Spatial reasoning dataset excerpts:
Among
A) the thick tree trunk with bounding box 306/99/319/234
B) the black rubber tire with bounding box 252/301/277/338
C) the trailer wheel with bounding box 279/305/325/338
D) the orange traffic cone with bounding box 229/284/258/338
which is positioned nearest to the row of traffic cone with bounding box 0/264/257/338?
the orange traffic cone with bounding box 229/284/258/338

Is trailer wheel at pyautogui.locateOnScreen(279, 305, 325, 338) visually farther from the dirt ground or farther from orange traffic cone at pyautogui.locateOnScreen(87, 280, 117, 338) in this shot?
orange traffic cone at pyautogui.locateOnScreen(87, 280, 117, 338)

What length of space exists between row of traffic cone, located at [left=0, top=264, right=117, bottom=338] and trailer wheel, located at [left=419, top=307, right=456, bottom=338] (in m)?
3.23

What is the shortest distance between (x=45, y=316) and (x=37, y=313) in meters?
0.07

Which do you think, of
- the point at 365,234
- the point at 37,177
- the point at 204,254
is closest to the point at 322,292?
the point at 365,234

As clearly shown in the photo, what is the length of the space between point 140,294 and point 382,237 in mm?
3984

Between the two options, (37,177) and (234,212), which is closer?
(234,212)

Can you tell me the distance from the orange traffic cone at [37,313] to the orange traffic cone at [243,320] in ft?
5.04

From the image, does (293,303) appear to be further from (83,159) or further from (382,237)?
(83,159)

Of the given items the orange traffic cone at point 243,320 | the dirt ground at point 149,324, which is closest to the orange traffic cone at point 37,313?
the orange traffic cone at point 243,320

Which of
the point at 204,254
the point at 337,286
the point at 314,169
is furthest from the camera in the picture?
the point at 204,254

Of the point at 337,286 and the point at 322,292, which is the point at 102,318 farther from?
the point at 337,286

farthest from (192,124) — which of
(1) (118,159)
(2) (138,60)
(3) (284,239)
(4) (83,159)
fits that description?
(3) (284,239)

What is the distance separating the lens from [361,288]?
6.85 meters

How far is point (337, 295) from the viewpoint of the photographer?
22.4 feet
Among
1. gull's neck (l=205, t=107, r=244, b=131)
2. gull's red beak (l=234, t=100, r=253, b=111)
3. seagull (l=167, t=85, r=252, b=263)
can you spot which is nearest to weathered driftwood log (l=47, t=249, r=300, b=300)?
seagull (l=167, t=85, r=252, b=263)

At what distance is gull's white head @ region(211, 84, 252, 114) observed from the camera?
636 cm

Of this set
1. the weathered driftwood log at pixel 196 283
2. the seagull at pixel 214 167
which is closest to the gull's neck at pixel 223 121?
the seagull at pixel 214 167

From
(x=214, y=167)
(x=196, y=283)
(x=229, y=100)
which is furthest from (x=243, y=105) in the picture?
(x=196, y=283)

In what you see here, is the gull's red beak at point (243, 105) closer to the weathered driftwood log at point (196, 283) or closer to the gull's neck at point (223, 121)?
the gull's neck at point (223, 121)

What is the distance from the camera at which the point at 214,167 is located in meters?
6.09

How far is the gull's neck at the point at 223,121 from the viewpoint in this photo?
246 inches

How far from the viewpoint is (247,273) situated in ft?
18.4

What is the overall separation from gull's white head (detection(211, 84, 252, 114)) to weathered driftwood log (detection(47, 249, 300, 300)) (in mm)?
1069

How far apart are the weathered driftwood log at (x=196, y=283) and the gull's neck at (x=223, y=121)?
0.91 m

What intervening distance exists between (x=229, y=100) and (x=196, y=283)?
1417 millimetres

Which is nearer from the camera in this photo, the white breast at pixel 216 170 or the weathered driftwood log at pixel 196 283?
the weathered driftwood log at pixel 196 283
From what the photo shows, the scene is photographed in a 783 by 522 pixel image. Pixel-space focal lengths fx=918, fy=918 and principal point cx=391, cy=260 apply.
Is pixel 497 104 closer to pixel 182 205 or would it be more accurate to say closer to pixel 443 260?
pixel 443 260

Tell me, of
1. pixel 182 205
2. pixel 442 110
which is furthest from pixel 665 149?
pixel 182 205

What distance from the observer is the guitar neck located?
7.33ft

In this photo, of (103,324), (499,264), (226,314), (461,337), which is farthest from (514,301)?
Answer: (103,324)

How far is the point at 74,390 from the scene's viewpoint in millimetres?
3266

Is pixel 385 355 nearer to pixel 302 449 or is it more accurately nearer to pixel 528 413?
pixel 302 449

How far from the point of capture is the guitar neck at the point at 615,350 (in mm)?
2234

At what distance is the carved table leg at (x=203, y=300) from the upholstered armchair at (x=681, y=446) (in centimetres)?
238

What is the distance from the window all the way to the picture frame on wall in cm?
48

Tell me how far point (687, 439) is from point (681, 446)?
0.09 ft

EXERCISE PROMPT —
Please reproduce all of the entries exactly as they stand.

RESPONSE TO THIS TASK —
Among
A) the thick tree trunk with bounding box 306/99/319/234
B) the black rubber tire with bounding box 252/301/277/338
C) the trailer wheel with bounding box 279/305/325/338
D) the orange traffic cone with bounding box 229/284/258/338
which is positioned nearest to the row of traffic cone with bounding box 0/264/257/338?
the orange traffic cone with bounding box 229/284/258/338

Is trailer wheel at pyautogui.locateOnScreen(279, 305, 325, 338) visually farther from the dirt ground or farther from orange traffic cone at pyautogui.locateOnScreen(87, 280, 117, 338) in this shot?
orange traffic cone at pyautogui.locateOnScreen(87, 280, 117, 338)

What length of space exists between row of traffic cone, located at [left=0, top=264, right=117, bottom=338] and trailer wheel, located at [left=419, top=307, right=456, bottom=338] (in m)?
3.23

What is the shortest distance between (x=45, y=316) and (x=37, y=313) in meters?
0.07

Which do you think, of
- the point at 365,234
- the point at 37,177
- the point at 204,254
is closest to the point at 322,292?
the point at 365,234

As clearly shown in the photo, what is the length of the space between point 140,294 and point 382,237 in mm?
3984

Between the two options, (37,177) and (234,212), which is closer?
(234,212)

Can you tell me the distance from the orange traffic cone at [37,313] to the orange traffic cone at [243,320] in ft?
5.04

From the image, does (293,303) appear to be further from (83,159) or further from (382,237)?
(83,159)

Of the given items the orange traffic cone at point 243,320 | the dirt ground at point 149,324, which is closest to the orange traffic cone at point 37,313?
the orange traffic cone at point 243,320

Which of
the point at 204,254
the point at 337,286
the point at 314,169
is furthest from the camera in the picture?
the point at 204,254

Of the point at 337,286 and the point at 322,292, which is the point at 102,318 farther from?
the point at 337,286

farthest from (192,124) — which of
(1) (118,159)
(2) (138,60)
(3) (284,239)
(4) (83,159)
fits that description?
(3) (284,239)

What is the distance separating the lens from [361,288]?
6.85 meters

How far is point (337, 295) from the viewpoint of the photographer?
22.4 feet
Among
1. gull's neck (l=205, t=107, r=244, b=131)
2. gull's red beak (l=234, t=100, r=253, b=111)
3. seagull (l=167, t=85, r=252, b=263)
can you spot which is nearest to weathered driftwood log (l=47, t=249, r=300, b=300)?
seagull (l=167, t=85, r=252, b=263)

At what distance is gull's white head @ region(211, 84, 252, 114) observed from the camera?
636 cm

Of this set
1. the weathered driftwood log at pixel 196 283
2. the seagull at pixel 214 167
which is closest to the gull's neck at pixel 223 121?
the seagull at pixel 214 167

From
(x=214, y=167)
(x=196, y=283)
(x=229, y=100)
which is furthest from (x=243, y=105) in the picture?
(x=196, y=283)

In what you see here, is the gull's red beak at point (243, 105) closer to the weathered driftwood log at point (196, 283) or closer to the gull's neck at point (223, 121)?
the gull's neck at point (223, 121)

What is the distance from the camera at which the point at 214,167 is located in meters?
6.09

How far is the gull's neck at the point at 223,121 from the viewpoint in this photo?
246 inches

How far from the viewpoint is (247,273) situated in ft?
18.4

What is the overall separation from gull's white head (detection(211, 84, 252, 114)) to weathered driftwood log (detection(47, 249, 300, 300)) (in mm)?
1069

How far apart are the weathered driftwood log at (x=196, y=283) and the gull's neck at (x=223, y=121)?
0.91 m

What intervening distance exists between (x=229, y=100) and (x=196, y=283)?
1417 millimetres

Which is nearer from the camera in this photo, the white breast at pixel 216 170 or the weathered driftwood log at pixel 196 283?
the weathered driftwood log at pixel 196 283
From what the photo shows, the scene is photographed in a 783 by 522 pixel image. Pixel-space focal lengths fx=918, fy=918 and principal point cx=391, cy=260 apply.
Is pixel 497 104 closer to pixel 182 205 or would it be more accurate to say closer to pixel 443 260?
pixel 443 260

Tell me, of
1. pixel 182 205
2. pixel 442 110
which is furthest from pixel 665 149?
pixel 182 205

What distance from the observer is the guitar neck located?
7.33ft

In this photo, of (103,324), (499,264), (226,314), (461,337), which is farthest from (514,301)?
Answer: (103,324)

How far is the point at 74,390 from the scene's viewpoint in millimetres?
3266

Is pixel 385 355 nearer to pixel 302 449 or is it more accurately nearer to pixel 528 413?
pixel 302 449

How far from the point of capture is the guitar neck at the point at 615,350 (in mm)?
2234

At what distance is the carved table leg at (x=203, y=300) from the upholstered armchair at (x=681, y=446) (in centimetres)?
238

What is the distance from the window all the way to the picture frame on wall in cm?
48

Tell me how far point (687, 439) is from point (681, 446)?
0.09 ft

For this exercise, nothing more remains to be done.